Render everything from the line containing "What is the distance the" down to the end of the material as a Markdown table with the columns Row and Line. Give each line its own numbered row and leave out blank lines.

----------------

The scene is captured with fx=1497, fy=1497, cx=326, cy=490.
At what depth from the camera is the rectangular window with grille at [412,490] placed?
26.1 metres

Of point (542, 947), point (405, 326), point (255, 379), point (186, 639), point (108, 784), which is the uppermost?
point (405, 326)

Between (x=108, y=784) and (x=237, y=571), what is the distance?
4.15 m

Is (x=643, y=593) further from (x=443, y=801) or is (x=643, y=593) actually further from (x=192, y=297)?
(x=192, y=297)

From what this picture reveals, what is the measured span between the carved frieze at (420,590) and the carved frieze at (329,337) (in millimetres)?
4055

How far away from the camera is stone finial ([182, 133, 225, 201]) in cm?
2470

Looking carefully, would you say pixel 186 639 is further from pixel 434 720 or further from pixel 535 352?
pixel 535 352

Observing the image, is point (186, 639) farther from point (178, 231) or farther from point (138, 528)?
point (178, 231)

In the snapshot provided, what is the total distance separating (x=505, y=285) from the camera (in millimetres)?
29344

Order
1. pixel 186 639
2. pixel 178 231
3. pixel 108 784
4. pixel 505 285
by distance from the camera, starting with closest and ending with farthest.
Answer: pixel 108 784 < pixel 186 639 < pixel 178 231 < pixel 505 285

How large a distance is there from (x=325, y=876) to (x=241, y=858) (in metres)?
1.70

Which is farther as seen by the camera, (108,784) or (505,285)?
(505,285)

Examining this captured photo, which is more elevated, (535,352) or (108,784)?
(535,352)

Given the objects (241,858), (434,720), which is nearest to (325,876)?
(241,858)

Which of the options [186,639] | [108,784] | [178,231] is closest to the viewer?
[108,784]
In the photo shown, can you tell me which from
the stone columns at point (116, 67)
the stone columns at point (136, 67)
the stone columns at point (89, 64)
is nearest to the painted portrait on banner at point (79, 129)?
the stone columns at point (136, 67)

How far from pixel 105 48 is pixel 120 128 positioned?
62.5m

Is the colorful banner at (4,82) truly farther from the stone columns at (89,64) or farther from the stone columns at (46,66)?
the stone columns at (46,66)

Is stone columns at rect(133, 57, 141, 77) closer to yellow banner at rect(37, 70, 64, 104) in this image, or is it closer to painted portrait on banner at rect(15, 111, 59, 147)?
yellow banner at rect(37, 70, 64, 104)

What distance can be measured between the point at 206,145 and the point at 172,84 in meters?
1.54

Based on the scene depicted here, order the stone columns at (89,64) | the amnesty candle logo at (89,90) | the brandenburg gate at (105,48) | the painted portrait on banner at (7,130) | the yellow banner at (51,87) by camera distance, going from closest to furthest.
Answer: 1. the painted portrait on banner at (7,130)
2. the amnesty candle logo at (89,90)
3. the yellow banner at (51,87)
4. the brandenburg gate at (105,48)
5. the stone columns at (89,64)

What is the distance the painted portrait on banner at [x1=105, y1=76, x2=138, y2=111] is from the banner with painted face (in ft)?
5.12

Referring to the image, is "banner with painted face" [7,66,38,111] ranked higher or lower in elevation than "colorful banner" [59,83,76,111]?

----------------

Finished task
| Row | Line |
|---|---|
| 1 | What is the distance the painted portrait on banner at [x1=105, y1=76, x2=138, y2=111] is from the banner with painted face (in ft)? |
| 2 | 5.12 |
| 3 | Referring to the image, is "banner with painted face" [7,66,38,111] ranked higher or lower in elevation than "colorful banner" [59,83,76,111]? |